Yeah, dude, you’re right. I don’t know what could possibly be sexist at all about implying that the very pitch of our voices is grating when we’re being loud, as in: saying things you don’t like. (Seriously, has anyone ever been described as shrill in a positive way?) And it gets applied to men too, so it can’t be sexist! (Because goodness knows, men have never been insulted by the implication that they act/sound like women.) I’m sure there is absolutely nothing demeaning about a strongly voiced fact or opinion being reduced, in effect, to nothing more than an annoying sound.
You know. It’s not what you’re saying. It’s just the way you’re saying it. Being all loud and stuff. It hurts my delicate ears. Can’t you be sweeter?
Of course, recollections like these don’t just float up out of the blue. My brain got wrenched in that direction last night thanks to Tangent Online’s special review of the Women Destroy Scifi issue of Lightspeed.
First off: oh my gosh the reviewer said nice things about my story, AAAAAAAAAAAAAA, (she screeched with shrill delight. Huh. Doesn’t really work, does it?)
Generally speaking, the reviews are solid; while I’ve disagreed with various reviewers from time to time, I think the site does yeoman’s work when it comes to sorting through the massive number of short stories out there. (With occasional notable exception.) Where it just gets kind of special is in the response to Christie Yant’s introduction, and then David Truesdale’s “closing thoughts,” which could be better titled Oh you silly lady writers, being all wrong about everything and stuff.
I’m not going to really wade into this. Natalie Luhrs, Amal El-Mohtar, and E. Catherine Tobler already did an amazing job at their respective sites and you should go read those. I just want to point out one thing. In the entire special review, the word shrill gets used twice. (Emphasis in both quotes added by me.)
Once by Martha Burns:
In addition, the authors play with tropes regarding femininity and don’t worry that the decision makes one too much or not enough of a feminist. They do not have to worry that the project makes one shrill. Voila. And the stories work.

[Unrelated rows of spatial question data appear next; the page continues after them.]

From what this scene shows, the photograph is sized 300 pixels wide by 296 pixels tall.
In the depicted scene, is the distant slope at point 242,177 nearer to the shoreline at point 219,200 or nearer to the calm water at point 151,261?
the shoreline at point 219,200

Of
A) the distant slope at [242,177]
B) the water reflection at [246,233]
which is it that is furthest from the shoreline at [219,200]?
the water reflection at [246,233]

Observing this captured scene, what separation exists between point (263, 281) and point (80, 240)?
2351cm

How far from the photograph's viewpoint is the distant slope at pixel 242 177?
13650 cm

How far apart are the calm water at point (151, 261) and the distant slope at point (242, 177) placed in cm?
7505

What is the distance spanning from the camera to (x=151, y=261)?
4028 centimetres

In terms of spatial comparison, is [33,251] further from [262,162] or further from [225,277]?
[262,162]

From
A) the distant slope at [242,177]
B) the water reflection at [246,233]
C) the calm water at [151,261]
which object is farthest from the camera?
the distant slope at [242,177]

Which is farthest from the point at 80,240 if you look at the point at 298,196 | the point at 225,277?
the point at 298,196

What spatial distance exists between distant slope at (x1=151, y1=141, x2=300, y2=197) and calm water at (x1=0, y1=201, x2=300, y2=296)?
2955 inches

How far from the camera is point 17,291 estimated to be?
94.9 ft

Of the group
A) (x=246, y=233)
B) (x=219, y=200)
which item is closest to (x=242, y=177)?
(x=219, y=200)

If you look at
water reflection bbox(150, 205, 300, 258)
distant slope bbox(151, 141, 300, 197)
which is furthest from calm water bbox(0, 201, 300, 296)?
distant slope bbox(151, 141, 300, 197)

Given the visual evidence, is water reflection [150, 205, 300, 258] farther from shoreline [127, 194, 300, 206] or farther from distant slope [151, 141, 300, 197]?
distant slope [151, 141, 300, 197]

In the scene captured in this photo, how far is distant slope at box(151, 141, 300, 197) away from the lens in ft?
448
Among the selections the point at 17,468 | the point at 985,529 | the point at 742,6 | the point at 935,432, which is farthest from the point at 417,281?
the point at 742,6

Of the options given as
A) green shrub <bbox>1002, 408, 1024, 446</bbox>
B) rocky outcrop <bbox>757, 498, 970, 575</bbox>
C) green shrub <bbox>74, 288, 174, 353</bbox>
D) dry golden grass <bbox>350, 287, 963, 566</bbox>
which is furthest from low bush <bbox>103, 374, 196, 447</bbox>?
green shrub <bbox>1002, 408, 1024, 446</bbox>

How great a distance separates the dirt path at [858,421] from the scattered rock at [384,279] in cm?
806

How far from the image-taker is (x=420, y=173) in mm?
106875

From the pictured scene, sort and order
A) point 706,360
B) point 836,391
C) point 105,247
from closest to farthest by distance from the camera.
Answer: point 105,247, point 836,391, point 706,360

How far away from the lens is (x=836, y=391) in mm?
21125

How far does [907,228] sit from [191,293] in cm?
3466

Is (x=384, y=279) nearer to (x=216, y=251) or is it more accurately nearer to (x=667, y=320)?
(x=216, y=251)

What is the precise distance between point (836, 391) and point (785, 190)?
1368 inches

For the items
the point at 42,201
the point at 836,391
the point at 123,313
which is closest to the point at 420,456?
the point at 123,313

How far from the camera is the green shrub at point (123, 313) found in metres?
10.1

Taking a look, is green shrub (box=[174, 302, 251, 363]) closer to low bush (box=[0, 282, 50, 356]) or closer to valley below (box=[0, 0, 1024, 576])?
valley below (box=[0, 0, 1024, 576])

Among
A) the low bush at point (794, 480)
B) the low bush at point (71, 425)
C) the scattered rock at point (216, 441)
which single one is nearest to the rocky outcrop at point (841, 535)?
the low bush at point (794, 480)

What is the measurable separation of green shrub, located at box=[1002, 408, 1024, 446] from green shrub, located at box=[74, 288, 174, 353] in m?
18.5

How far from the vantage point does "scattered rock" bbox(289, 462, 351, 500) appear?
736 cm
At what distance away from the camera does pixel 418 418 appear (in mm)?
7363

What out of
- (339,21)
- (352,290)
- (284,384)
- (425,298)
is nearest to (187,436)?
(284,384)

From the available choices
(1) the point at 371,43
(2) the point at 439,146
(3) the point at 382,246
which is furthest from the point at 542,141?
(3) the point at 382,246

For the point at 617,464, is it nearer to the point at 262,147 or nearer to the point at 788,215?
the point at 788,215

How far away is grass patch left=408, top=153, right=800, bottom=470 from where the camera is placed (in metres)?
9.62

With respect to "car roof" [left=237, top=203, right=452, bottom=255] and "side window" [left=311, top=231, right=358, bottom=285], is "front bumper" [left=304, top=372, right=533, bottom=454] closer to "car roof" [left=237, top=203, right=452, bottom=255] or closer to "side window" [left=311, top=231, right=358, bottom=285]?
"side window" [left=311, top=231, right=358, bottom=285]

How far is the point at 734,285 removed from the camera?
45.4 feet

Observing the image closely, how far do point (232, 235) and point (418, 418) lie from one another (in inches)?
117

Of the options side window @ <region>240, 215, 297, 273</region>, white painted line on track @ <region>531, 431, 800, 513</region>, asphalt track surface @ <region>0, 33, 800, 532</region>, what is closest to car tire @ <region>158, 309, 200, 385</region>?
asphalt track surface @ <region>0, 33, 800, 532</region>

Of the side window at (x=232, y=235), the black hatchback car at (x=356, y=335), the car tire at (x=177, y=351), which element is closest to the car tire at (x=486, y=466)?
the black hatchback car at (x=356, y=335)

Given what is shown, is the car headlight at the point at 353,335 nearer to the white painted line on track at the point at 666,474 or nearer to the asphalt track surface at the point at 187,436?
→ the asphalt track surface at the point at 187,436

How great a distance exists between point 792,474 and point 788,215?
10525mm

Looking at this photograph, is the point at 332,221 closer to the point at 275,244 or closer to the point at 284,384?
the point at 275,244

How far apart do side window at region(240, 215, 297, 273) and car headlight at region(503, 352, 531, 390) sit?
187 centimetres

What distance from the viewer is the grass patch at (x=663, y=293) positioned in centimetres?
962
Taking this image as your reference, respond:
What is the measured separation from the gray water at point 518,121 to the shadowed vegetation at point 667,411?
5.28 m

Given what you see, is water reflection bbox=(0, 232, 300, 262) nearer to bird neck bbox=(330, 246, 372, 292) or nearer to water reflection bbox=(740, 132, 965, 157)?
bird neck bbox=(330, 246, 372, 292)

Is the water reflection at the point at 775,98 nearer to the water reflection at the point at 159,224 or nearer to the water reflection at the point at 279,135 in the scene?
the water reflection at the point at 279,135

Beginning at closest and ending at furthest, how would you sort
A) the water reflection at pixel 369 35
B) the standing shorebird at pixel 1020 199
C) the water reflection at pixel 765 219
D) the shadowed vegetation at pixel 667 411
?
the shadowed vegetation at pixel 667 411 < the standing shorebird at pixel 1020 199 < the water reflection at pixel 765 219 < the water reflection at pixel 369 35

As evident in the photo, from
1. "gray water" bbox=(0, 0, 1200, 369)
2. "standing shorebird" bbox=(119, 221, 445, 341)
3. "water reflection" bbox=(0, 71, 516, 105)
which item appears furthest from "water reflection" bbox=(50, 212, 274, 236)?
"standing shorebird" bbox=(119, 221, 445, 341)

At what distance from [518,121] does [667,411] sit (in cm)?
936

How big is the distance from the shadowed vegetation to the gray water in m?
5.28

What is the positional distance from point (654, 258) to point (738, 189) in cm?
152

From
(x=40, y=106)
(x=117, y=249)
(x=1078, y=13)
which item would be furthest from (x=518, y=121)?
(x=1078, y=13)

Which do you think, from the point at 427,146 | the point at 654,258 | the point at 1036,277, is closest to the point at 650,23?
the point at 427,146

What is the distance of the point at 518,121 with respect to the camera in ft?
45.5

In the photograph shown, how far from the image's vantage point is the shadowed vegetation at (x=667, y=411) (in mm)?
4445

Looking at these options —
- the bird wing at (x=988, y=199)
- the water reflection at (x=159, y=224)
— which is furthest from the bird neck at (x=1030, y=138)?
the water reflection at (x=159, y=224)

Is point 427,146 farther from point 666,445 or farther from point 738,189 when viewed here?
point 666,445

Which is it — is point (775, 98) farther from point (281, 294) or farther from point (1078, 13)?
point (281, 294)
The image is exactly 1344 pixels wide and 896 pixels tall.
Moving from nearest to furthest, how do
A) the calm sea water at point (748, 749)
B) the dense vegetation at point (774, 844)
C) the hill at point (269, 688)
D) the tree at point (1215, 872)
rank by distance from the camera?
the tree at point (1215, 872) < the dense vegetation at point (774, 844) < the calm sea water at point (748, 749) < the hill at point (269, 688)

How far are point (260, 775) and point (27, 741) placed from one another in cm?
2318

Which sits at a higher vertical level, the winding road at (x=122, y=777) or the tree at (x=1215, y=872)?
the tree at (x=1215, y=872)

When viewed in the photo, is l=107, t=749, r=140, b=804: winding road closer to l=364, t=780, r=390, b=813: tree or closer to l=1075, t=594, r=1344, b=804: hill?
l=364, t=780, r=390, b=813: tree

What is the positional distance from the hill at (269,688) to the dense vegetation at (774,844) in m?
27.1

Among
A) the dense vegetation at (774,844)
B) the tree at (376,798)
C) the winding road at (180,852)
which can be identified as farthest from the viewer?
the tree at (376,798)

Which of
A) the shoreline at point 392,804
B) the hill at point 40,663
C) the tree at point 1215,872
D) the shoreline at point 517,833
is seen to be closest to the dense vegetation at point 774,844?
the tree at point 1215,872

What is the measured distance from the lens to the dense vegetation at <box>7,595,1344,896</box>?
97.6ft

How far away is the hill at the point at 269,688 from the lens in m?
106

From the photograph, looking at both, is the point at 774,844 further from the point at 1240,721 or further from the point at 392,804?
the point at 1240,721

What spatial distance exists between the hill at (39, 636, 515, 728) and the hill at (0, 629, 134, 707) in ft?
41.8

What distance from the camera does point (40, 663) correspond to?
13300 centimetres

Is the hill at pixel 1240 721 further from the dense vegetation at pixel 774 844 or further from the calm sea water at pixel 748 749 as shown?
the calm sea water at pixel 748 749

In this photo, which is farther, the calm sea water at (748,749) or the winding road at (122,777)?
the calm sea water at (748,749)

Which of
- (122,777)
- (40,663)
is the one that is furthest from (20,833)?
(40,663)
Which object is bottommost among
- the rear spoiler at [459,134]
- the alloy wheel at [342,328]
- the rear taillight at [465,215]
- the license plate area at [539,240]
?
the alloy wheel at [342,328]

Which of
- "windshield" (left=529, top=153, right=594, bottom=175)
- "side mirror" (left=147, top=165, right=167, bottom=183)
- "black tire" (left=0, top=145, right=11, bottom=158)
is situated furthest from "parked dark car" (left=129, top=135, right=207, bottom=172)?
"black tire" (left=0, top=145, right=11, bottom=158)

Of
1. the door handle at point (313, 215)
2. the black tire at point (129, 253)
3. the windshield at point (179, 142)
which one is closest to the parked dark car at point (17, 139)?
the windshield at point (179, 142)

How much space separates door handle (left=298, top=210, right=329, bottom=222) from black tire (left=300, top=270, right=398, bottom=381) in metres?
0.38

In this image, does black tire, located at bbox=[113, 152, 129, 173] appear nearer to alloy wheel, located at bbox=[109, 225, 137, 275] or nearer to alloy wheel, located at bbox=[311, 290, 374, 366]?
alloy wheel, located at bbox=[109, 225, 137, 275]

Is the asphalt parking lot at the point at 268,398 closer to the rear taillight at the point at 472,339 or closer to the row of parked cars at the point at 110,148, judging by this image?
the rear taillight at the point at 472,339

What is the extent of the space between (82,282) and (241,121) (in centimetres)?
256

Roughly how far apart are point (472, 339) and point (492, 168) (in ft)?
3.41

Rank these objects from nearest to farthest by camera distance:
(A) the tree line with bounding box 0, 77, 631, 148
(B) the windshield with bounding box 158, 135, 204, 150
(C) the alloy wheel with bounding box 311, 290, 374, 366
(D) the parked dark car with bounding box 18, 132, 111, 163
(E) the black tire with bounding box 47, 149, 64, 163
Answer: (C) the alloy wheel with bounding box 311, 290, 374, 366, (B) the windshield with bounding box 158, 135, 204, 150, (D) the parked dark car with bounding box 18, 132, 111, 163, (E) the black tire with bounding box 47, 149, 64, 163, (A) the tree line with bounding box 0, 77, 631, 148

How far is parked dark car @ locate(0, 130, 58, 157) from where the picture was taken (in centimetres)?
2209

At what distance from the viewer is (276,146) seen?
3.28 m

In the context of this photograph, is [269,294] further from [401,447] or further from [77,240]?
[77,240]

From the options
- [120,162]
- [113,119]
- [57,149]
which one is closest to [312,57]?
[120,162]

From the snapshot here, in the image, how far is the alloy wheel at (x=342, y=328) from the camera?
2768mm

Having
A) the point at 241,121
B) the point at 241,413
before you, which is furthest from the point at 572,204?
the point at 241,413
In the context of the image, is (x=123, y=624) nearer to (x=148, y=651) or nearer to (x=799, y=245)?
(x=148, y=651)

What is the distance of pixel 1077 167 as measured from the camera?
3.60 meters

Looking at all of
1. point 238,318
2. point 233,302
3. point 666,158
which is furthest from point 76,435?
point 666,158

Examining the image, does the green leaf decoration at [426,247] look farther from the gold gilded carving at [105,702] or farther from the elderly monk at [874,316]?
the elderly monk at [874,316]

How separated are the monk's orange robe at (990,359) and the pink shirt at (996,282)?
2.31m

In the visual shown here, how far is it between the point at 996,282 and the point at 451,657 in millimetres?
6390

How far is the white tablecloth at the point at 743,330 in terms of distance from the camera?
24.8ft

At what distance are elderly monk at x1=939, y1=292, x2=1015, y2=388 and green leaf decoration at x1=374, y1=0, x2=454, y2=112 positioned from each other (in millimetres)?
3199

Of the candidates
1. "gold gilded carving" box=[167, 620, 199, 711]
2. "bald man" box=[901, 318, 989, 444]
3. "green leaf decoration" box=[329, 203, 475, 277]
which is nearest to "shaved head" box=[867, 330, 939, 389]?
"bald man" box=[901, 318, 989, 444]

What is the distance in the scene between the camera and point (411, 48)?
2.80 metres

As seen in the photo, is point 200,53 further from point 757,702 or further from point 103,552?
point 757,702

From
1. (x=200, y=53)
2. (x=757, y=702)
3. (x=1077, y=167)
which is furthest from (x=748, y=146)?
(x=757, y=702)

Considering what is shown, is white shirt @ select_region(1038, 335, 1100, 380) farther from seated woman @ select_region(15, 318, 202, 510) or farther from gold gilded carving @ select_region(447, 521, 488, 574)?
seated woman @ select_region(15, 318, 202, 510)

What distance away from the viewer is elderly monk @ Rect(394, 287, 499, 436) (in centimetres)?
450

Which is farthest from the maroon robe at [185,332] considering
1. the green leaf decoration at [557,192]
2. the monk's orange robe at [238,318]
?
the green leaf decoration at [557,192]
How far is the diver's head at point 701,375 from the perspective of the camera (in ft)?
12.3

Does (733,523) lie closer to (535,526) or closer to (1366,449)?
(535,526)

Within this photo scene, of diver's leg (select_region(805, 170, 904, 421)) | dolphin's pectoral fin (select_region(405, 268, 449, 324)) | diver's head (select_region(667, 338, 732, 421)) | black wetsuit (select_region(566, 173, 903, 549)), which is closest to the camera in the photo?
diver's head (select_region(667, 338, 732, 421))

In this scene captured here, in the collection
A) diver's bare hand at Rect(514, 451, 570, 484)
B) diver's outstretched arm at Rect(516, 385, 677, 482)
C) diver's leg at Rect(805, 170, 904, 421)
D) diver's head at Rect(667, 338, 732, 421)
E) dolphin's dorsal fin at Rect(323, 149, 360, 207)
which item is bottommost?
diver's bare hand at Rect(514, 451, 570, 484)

(Which is a very positive statement that, I think, acknowledges the historic use of the word.)
And then once by Dave Truesdale:
The sad thing, and this is something I can’t help but fear, is that the closer these hypothetical weary travelers get to the SF community down there in the plush valley, looking to find rest, refreshment, and perhaps a place to call home, what they will first hear wafting up on the wind from that village in the valley below are cries and exhortations that it is not a nice place to visit, much less to consider making it a home. The shrill cries of racism!, sexism!, and homophobia lives here!, Beware and stay away!, will drive the travelers away before the decent folk of the village have a chance to tell them how life really is, there in their village where all are welcome and the occasional ne’er-do-wells are shown the road out of town.
“Shrill cries” is pretty much the summation of Truesdale’s characterization of the various in-genre blow-ups of the last couple of years–which was at its most basic one of the major motivating forces for the existence of this anthology and its resounding success on Kickstarter. Apparently not only are we totally wrong, we’re incredibly loud and annoying while we’re at it. His poor, delicate ears.
Considering Ms. Burns had only just said that we “do not have to worry that the project makes one shrill…” Well.
Hopes: dashed. I love the smell of irony in the morning.